The land mass of North America is the largest repository for dinosaur bones in the world.  With the western portion the continent being the hotbed. While states like Dakota and Montana and the entire US continent also have the largest variety of dinosaurs in the world it’s actually Alberta, Canada that has the greatest number of species in one site. Canada’s dinosaur provincial park has over 40 species in one location.

People presume dinosaurs all lived around the same time period as one big happy family. In reality the T-Rex’s lived approximately 65-85 million years ago but dinosaurs themselves actually lived in a much larger window: 220 to 65 million years ago. For example; if you wanted to find a Stegasaurus fossil you would need to find a rock almost 150 million years old.

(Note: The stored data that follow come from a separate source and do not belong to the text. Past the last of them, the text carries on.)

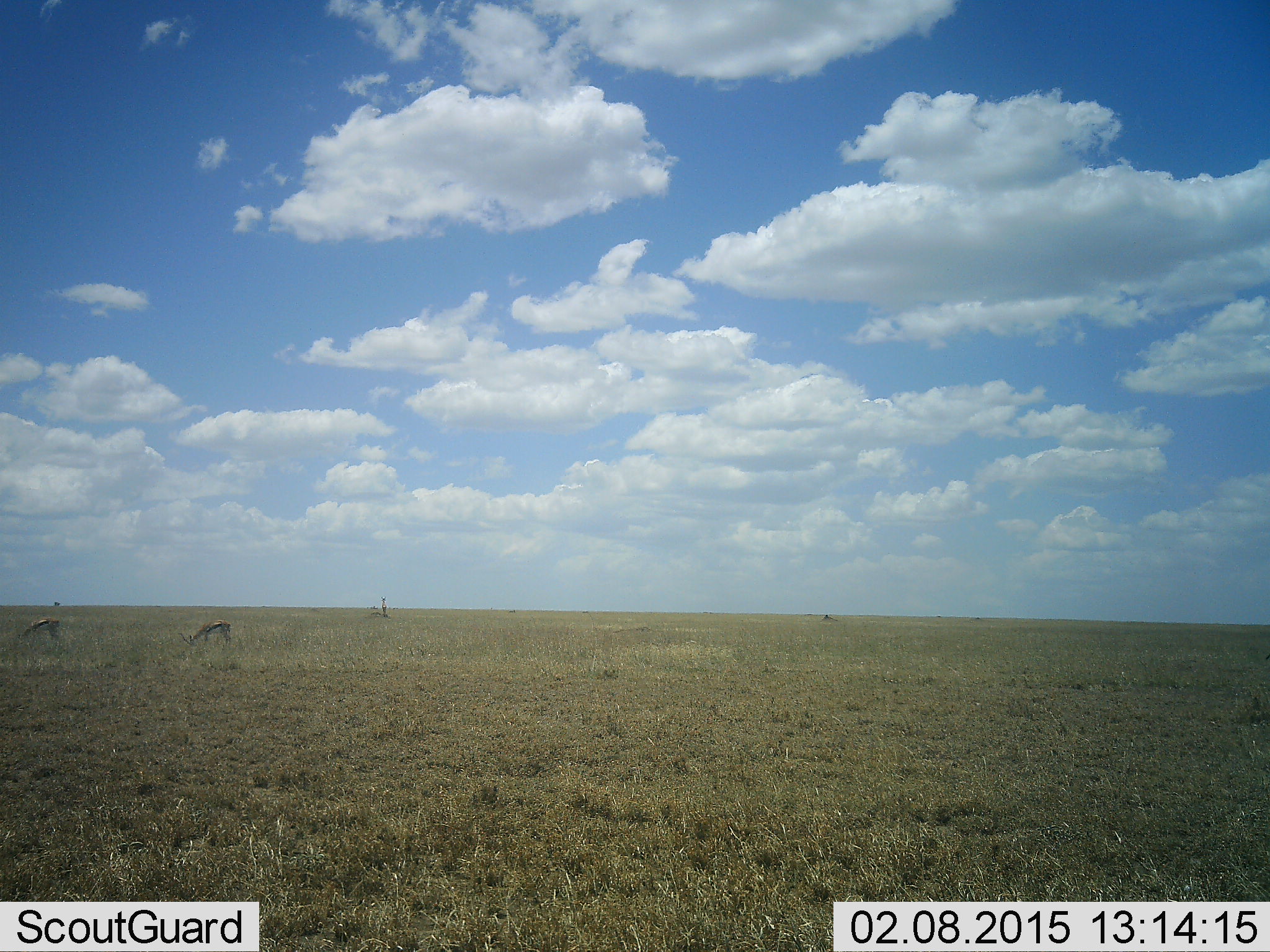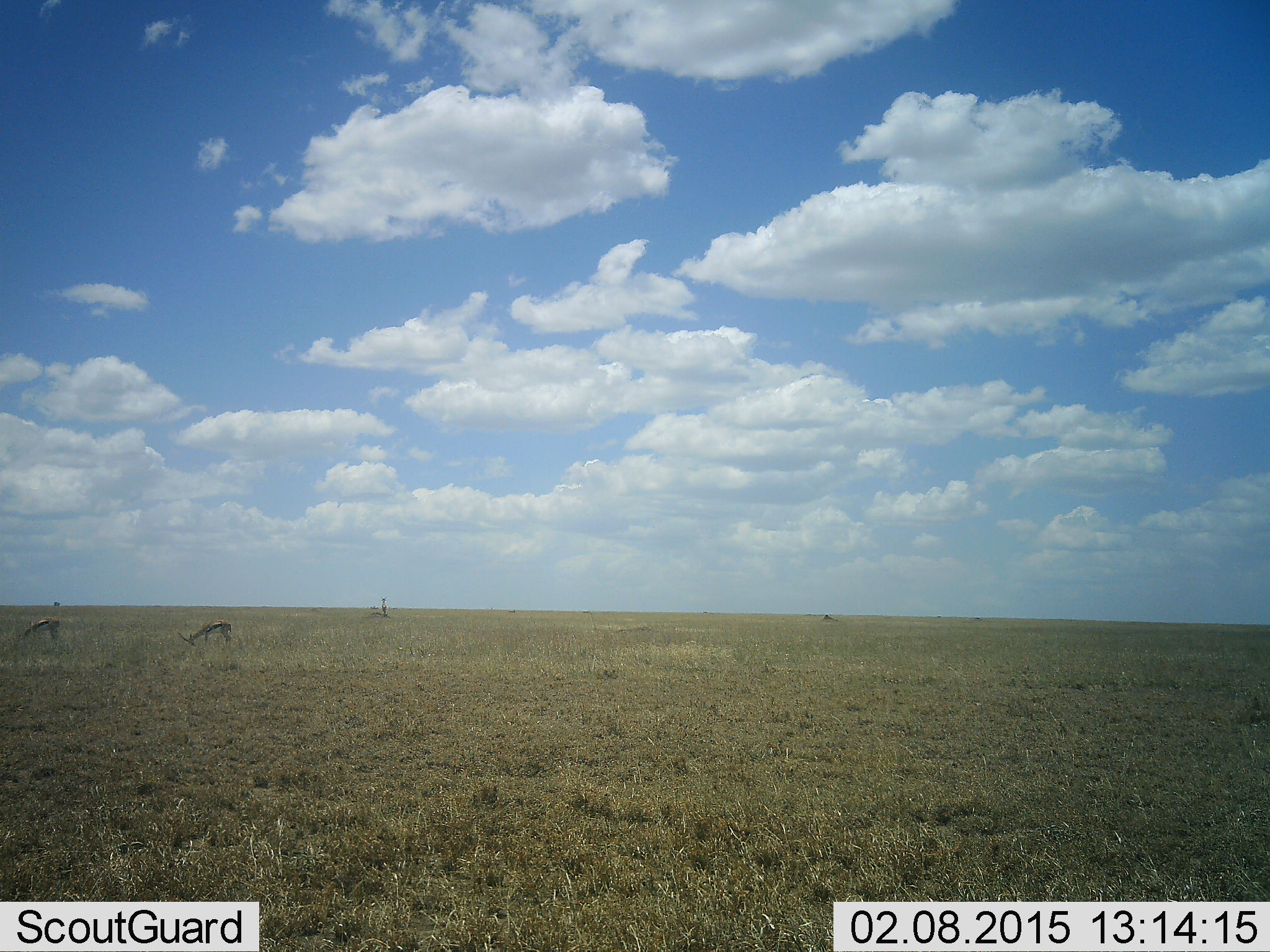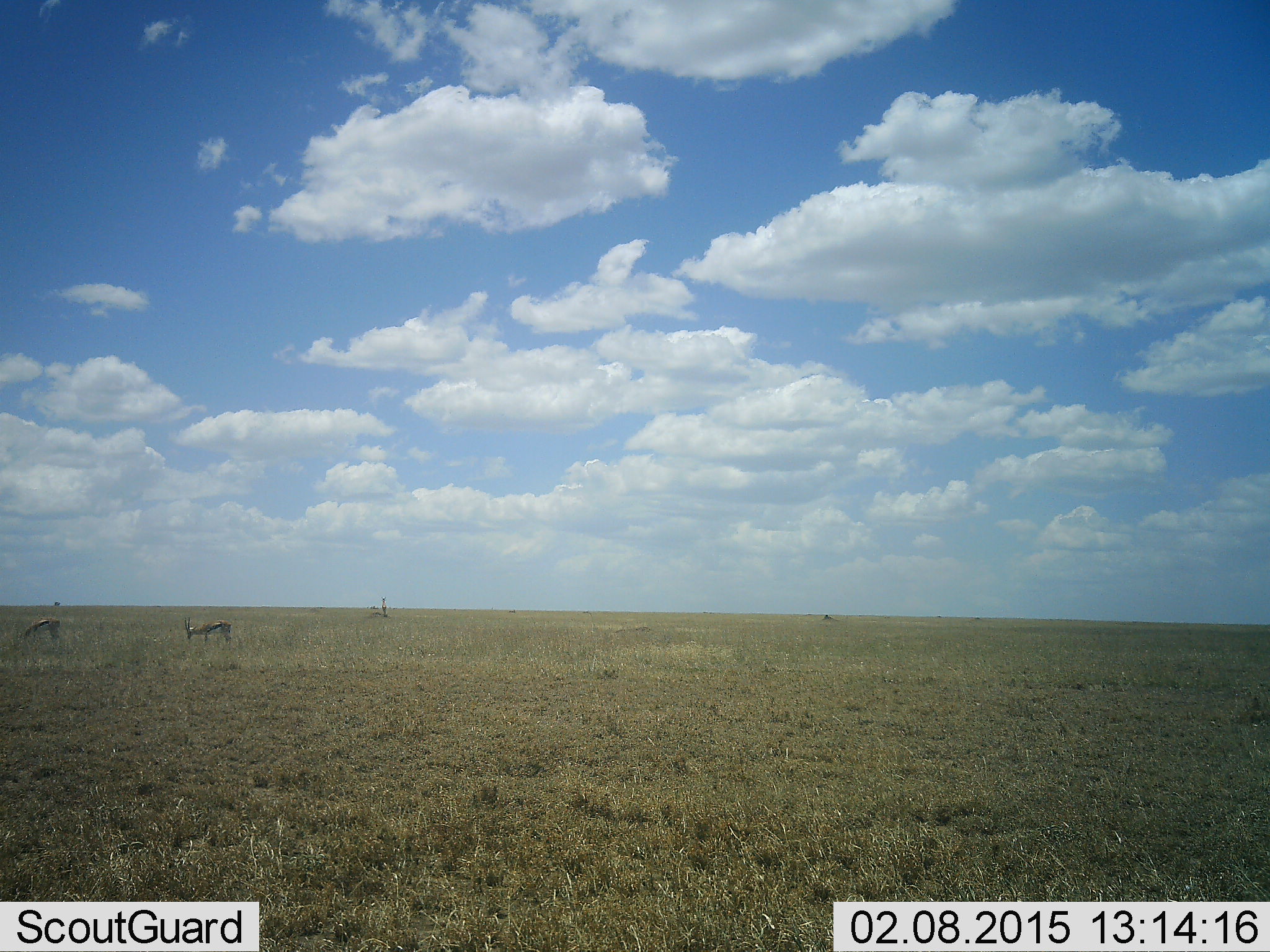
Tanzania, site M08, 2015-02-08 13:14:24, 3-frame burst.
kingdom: Animalia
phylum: Chordata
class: Mammalia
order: Artiodactyla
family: Bovidae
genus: Eudorcas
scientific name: Eudorcas thomsonii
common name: thomson's gazelle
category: gazellethomsons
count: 2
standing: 40%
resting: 0%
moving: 0%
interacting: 0%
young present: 0%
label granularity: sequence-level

So how much are you going to get from the tooth fairy for a T. Rex tooth? A definite adult T. Rex tooth measuring at least 2 inches goes will net you approximately $2000 while a 2 inch juvenile T. Rex tooth will net more in the neighbourhood of $400. The average little boy or girl these days gets a mere $3.40 for a lost tooth.

Thanks for checking out the blog and hope you learned something interesting, see you back soon.